PROMPT
Copy out each of the following lines word for word.

=-=-=-=-=

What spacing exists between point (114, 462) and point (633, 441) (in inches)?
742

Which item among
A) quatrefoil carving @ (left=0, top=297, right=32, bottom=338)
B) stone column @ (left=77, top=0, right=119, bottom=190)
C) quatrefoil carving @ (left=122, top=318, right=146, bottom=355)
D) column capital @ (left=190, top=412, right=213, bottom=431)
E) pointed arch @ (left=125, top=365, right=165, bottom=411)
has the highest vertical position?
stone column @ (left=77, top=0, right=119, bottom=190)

=-=-=-=-=

REPLY
What spacing exists between point (114, 462) and point (633, 441) (in inches)?
742

Which item among
A) quatrefoil carving @ (left=0, top=297, right=32, bottom=338)
B) stone column @ (left=77, top=0, right=119, bottom=190)
C) quatrefoil carving @ (left=122, top=318, right=146, bottom=355)
D) column capital @ (left=190, top=412, right=213, bottom=431)
E) pointed arch @ (left=125, top=365, right=165, bottom=411)
has the highest vertical position?
stone column @ (left=77, top=0, right=119, bottom=190)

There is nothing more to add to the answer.